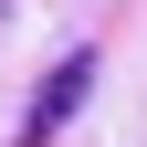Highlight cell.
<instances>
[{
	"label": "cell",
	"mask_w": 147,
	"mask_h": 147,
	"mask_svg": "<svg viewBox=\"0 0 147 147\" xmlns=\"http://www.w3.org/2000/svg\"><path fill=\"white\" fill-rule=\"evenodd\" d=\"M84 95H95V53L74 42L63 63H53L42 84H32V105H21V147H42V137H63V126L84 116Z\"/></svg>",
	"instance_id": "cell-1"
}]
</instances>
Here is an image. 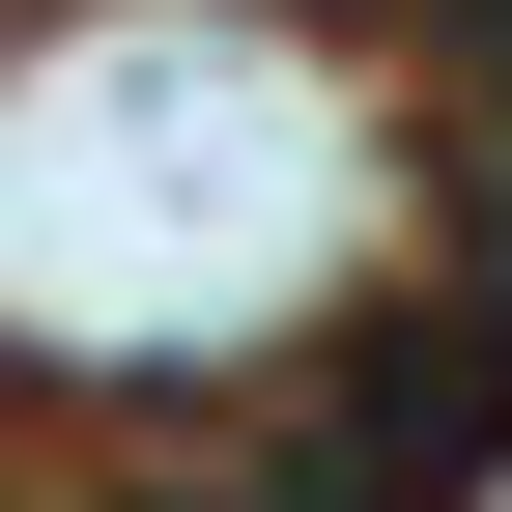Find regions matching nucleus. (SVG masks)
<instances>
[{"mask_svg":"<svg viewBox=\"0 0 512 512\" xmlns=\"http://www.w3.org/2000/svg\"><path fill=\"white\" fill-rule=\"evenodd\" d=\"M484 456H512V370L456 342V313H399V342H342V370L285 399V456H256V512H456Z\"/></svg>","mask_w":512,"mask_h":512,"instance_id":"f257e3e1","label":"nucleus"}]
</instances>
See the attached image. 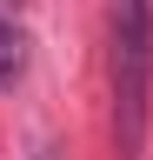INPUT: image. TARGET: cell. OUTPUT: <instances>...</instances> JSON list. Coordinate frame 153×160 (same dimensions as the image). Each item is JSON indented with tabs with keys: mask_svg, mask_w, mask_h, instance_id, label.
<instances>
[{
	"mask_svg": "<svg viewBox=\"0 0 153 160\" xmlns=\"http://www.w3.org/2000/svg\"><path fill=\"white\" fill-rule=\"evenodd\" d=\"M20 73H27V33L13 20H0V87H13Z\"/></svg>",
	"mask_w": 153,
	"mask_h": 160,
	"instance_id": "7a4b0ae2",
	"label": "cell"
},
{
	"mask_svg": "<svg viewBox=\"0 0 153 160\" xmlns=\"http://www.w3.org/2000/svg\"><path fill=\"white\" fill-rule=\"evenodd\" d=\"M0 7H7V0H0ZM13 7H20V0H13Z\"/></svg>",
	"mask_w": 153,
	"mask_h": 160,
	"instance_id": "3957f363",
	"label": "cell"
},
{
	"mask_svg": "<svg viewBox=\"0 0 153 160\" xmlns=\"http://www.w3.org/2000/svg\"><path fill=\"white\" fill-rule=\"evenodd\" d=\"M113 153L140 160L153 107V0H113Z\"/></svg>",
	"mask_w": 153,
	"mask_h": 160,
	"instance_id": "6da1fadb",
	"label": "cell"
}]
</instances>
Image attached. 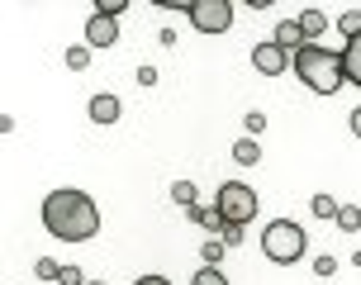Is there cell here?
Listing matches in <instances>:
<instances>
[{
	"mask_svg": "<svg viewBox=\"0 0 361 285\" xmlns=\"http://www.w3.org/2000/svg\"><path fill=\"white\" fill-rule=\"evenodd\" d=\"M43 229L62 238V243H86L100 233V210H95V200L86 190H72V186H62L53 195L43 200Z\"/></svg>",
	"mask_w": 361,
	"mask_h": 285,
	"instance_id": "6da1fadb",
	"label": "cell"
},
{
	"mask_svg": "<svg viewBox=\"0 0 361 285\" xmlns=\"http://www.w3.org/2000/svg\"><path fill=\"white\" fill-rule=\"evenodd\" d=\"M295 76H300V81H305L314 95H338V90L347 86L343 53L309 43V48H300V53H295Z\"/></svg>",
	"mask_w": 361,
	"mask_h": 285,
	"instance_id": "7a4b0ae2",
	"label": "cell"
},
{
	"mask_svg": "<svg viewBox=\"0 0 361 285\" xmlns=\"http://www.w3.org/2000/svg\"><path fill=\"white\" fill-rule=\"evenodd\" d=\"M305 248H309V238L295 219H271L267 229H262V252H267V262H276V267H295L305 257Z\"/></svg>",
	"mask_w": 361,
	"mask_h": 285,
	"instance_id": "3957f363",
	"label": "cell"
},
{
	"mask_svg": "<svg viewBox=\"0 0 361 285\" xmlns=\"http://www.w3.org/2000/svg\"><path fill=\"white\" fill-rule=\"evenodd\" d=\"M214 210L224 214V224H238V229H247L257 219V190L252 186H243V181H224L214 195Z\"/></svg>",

--------------------

» Your instructions: Starting at the beginning of the data and ending with the line that contains "95H95V53L74 42L63 63H53L42", write out every line as a numbered list, skipping any blank lines. Leave the pictures out of your answer.

» Result of this task:
1. Highlight cell.
2. <instances>
3. [{
4. 	"label": "cell",
5. 	"mask_w": 147,
6. 	"mask_h": 147,
7. 	"mask_svg": "<svg viewBox=\"0 0 147 147\" xmlns=\"http://www.w3.org/2000/svg\"><path fill=\"white\" fill-rule=\"evenodd\" d=\"M84 95H95V53L74 42L63 63H53L42 84H32V105H21V147H42V137H63V126L84 116Z\"/></svg>",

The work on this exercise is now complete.